- Opening Delimiter -

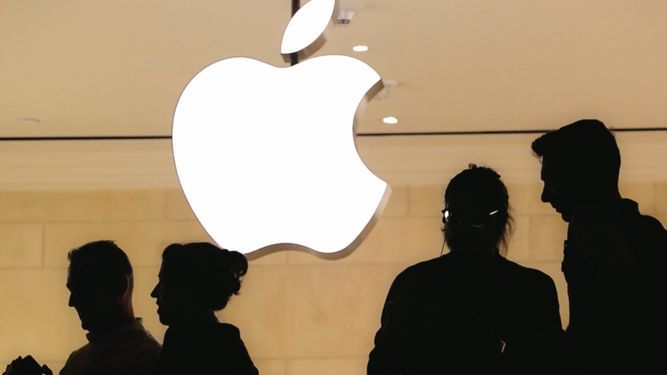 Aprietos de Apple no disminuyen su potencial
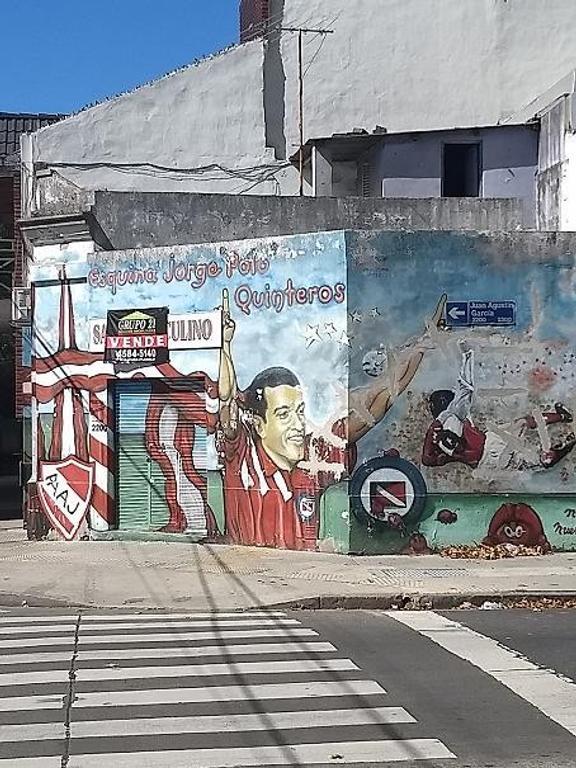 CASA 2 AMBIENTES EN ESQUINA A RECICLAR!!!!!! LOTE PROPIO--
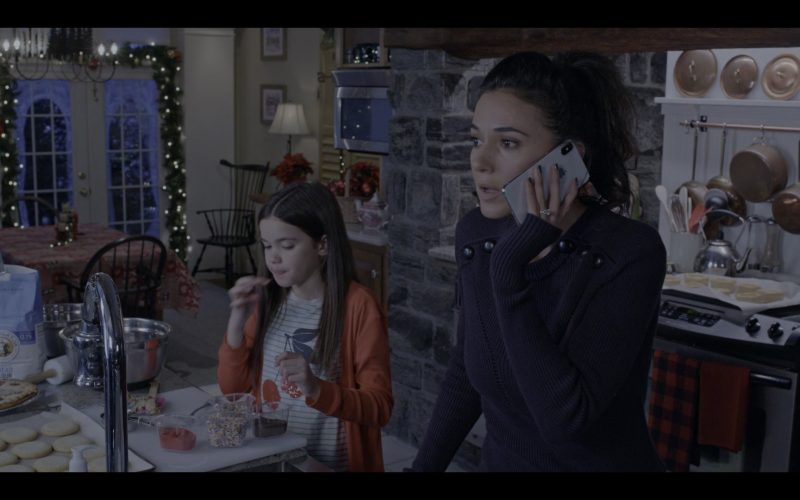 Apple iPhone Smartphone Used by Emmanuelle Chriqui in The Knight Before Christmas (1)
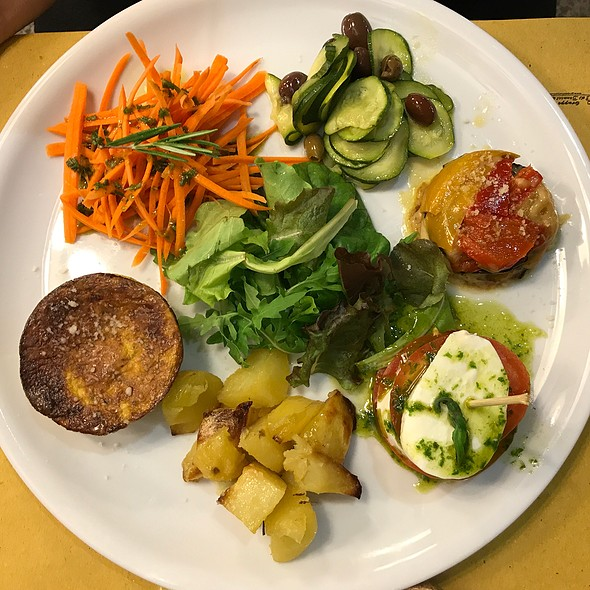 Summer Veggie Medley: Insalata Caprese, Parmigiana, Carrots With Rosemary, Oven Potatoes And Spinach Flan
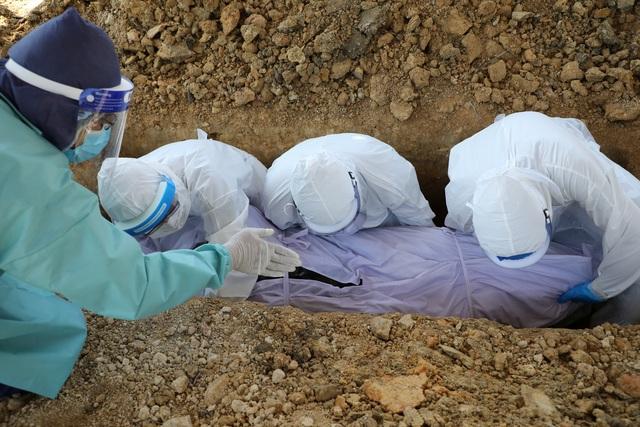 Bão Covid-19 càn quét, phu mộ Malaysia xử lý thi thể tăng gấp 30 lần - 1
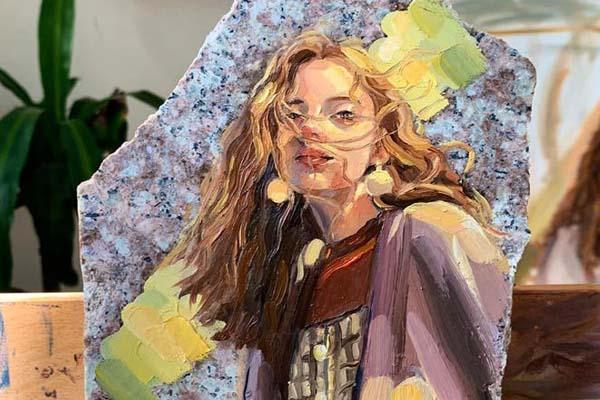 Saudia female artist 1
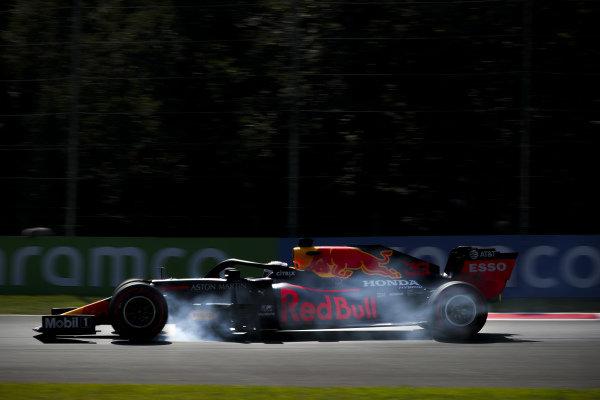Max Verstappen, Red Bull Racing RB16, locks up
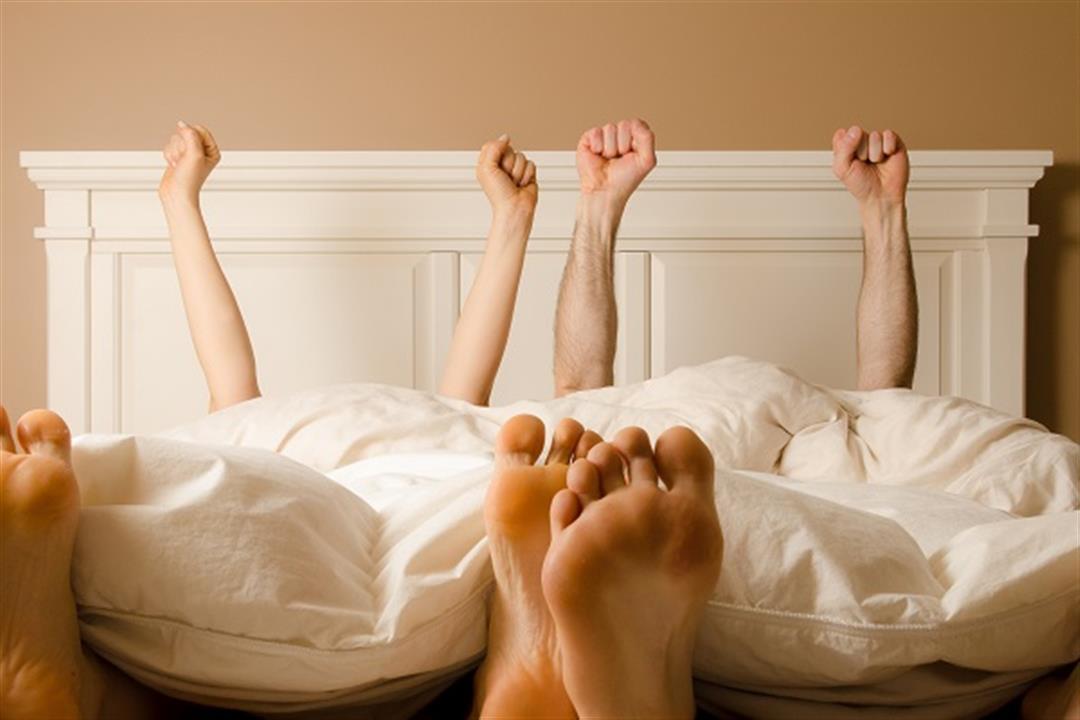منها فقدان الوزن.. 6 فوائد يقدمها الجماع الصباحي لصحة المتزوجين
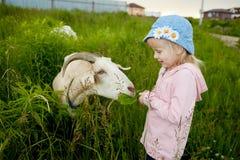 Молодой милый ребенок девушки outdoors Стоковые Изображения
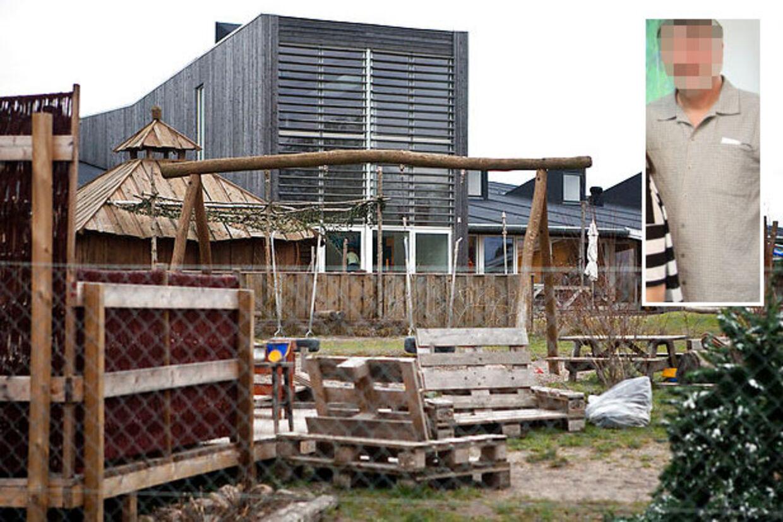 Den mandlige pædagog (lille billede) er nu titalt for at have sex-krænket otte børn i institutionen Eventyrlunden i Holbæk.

- Closing Delimiter -
- Opening Delimiter -

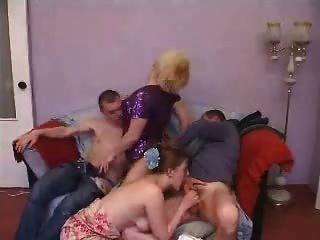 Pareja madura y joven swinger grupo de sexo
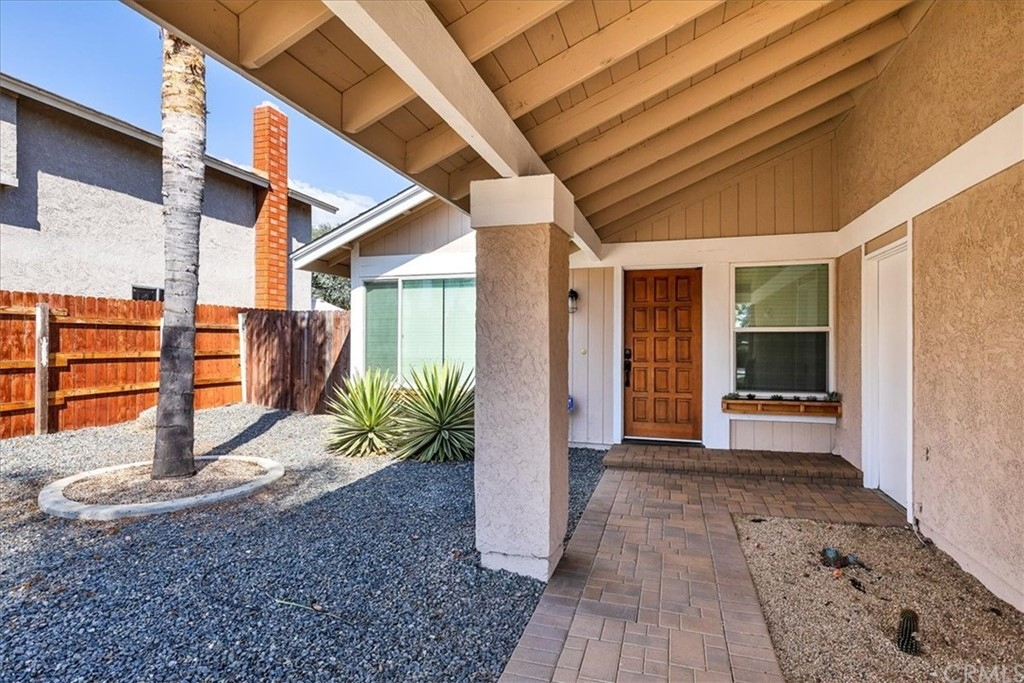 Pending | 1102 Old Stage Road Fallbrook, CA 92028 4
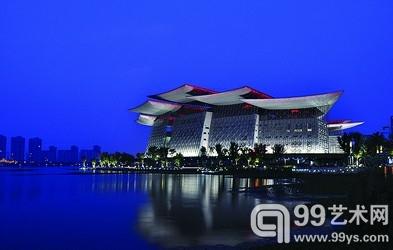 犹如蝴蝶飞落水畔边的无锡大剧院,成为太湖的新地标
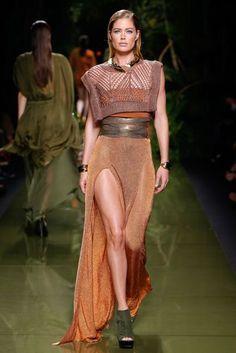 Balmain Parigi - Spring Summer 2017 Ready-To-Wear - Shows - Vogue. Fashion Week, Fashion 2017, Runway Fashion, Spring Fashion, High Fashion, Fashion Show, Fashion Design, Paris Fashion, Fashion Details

- Closing Delimiter -

* [Aim of the task] In the listing above, find the line with "منها فقدان الوزن.." and output every line through the one with "Den mandlige pædagog", exactly, without the pictures.

* [Reply to the task]
منها فقدان الوزن.. 6 فوائد يقدمها الجماع الصباحي لصحة المتزوجين
 Молодой милый ребенок девушки outdoors Стоковые Изображения
 Den mandlige pædagog (lille billede) er nu titalt for at have sex-krænket otte børn i institutionen Eventyrlunden i Holbæk.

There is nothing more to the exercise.